Document section —
....................

This is precisely the kind of nationalism that Rabindranath Tagore described as a “great menace”. Talking about India’s racial and religious confrontations, he said: “It is the particular thing which for years has been at the bottom of India’s troubles”. It is evident in India, even today.
There is no point in arguing who are responsible in the continuation of ethno-religious nationalism or who should be blamed most. We know the answers. However, few characters drop into the mind: irresponsible religious leaders and their organisations, opportunistic politicians, print and TV media, social media and many others. There is no possibility to say one is better than the other. All types of nationalism are detrimental to a country’s peace and progress. The only exception can be the fact that numerically minority communities do have more disadvantages than a majority community in general because of the numbers and political power. This has to be recognized.

....................

Work request — In the passage on nationalism in India, rewrite the stretch that opens with "This is precisely" and ends after "India, even today.", changing "menace" to "threat". The entries play no part in what you are asked to do here.

....................

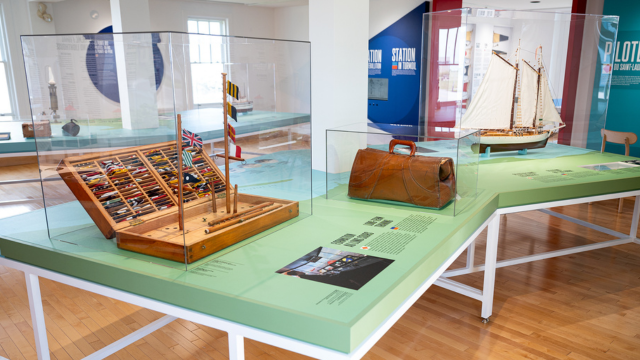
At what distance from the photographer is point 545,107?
390cm

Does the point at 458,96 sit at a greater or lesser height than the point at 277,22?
lesser

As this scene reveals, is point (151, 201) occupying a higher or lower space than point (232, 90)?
lower

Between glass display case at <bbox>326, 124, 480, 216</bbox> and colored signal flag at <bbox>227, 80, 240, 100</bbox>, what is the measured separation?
0.94 m

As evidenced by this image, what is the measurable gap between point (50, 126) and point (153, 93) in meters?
0.47

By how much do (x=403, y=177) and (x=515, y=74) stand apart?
2.03 metres

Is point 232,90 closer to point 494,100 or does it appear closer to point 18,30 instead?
point 494,100

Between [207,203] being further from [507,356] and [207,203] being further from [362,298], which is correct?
[507,356]

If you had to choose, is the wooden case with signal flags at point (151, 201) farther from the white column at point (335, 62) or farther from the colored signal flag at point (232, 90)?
the white column at point (335, 62)

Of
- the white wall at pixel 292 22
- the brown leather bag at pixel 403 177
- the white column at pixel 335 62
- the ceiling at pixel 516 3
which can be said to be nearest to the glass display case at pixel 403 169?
the brown leather bag at pixel 403 177

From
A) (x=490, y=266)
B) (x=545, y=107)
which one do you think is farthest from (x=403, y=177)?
(x=545, y=107)

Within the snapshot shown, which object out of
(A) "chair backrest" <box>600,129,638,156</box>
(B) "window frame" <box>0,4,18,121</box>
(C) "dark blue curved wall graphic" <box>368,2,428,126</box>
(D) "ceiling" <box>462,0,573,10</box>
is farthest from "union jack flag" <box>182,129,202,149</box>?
(B) "window frame" <box>0,4,18,121</box>

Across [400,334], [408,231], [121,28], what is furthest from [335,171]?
[121,28]

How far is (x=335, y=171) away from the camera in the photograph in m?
2.67

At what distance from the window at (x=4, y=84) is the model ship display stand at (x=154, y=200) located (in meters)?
8.54
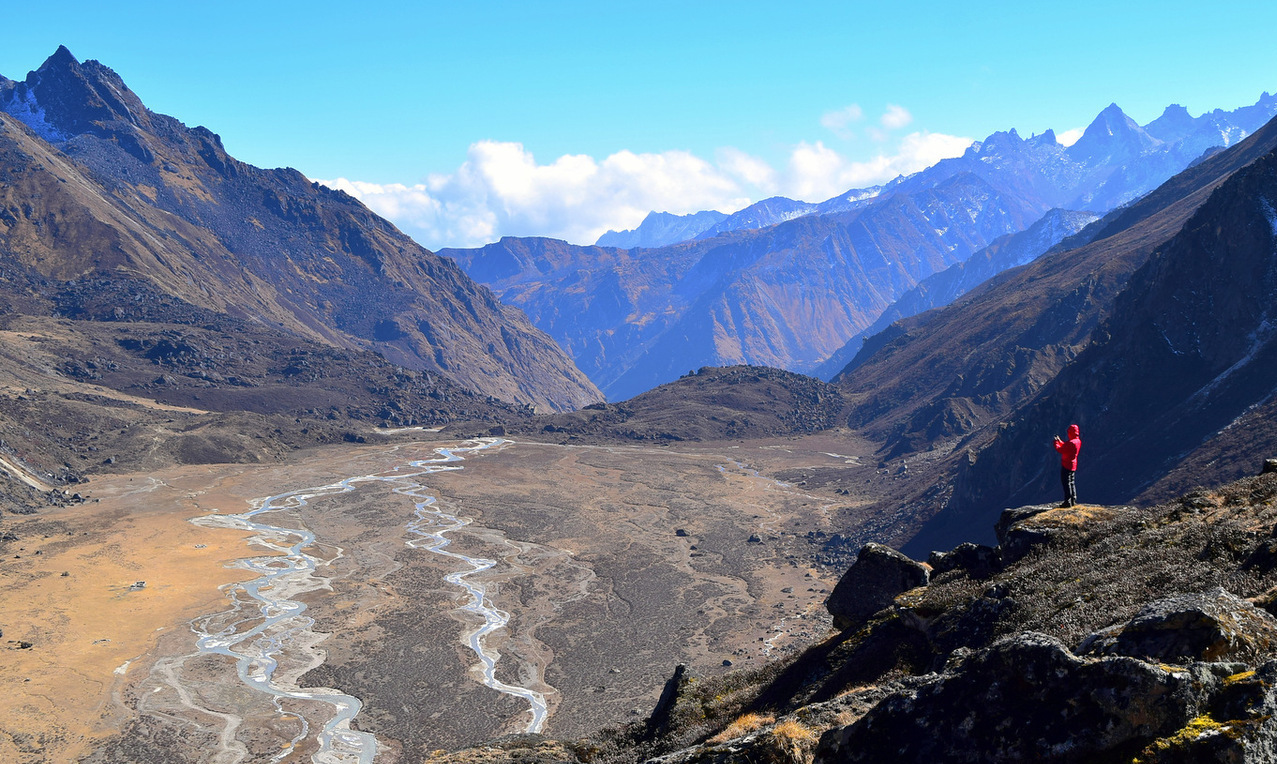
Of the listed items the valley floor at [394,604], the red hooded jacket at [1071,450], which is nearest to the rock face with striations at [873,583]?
the red hooded jacket at [1071,450]

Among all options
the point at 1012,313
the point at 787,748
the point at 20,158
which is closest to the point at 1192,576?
the point at 787,748

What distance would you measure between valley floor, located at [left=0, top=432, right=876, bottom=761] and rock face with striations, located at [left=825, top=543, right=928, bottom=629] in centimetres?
933

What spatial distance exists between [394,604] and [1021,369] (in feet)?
358

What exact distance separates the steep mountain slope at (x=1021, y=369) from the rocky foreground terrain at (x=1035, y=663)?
4934cm

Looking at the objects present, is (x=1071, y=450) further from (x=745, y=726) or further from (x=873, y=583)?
(x=745, y=726)

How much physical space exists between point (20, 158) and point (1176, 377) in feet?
749

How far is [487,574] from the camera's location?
226ft

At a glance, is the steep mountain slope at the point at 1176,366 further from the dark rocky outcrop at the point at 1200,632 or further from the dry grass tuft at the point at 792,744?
the dry grass tuft at the point at 792,744

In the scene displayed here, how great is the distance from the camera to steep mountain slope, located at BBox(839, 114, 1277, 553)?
254 ft

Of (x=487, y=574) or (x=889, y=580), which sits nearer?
(x=889, y=580)

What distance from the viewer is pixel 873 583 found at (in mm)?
20734

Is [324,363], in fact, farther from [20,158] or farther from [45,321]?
[20,158]

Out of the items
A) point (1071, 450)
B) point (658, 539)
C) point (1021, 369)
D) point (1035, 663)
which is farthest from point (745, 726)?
point (1021, 369)

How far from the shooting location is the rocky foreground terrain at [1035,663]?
303 inches
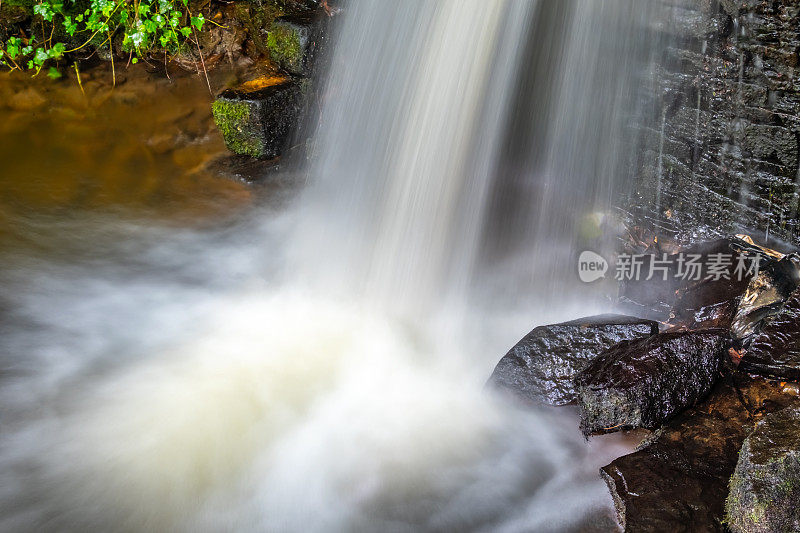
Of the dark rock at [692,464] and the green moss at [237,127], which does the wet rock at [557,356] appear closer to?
the dark rock at [692,464]

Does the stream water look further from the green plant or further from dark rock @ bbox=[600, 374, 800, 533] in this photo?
the green plant

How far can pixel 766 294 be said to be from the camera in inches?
164

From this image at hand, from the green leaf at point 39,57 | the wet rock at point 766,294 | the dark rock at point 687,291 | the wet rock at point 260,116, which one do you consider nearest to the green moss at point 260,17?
the wet rock at point 260,116

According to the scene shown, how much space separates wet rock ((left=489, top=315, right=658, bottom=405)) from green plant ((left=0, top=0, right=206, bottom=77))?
208 inches

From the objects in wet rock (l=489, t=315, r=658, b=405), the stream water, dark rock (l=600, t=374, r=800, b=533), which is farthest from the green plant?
dark rock (l=600, t=374, r=800, b=533)

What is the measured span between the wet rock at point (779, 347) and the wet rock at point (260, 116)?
16.4 feet

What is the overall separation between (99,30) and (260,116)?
2416mm

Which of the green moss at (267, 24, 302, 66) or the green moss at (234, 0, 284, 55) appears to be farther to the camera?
the green moss at (234, 0, 284, 55)

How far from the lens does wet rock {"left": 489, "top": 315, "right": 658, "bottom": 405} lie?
4.07m

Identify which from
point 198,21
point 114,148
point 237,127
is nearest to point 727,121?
point 237,127

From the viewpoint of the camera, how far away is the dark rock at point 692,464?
2.99 metres

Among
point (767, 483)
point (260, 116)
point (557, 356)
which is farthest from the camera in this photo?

....................

Answer box —
This is precisely the kind of nationalism that Rabindranath Tagore described as a “great threat”. Talking about India’s racial and religious confrontations, he said: “It is the particular thing which for years has been at the bottom of India’s troubles”. It is evident in India, even today.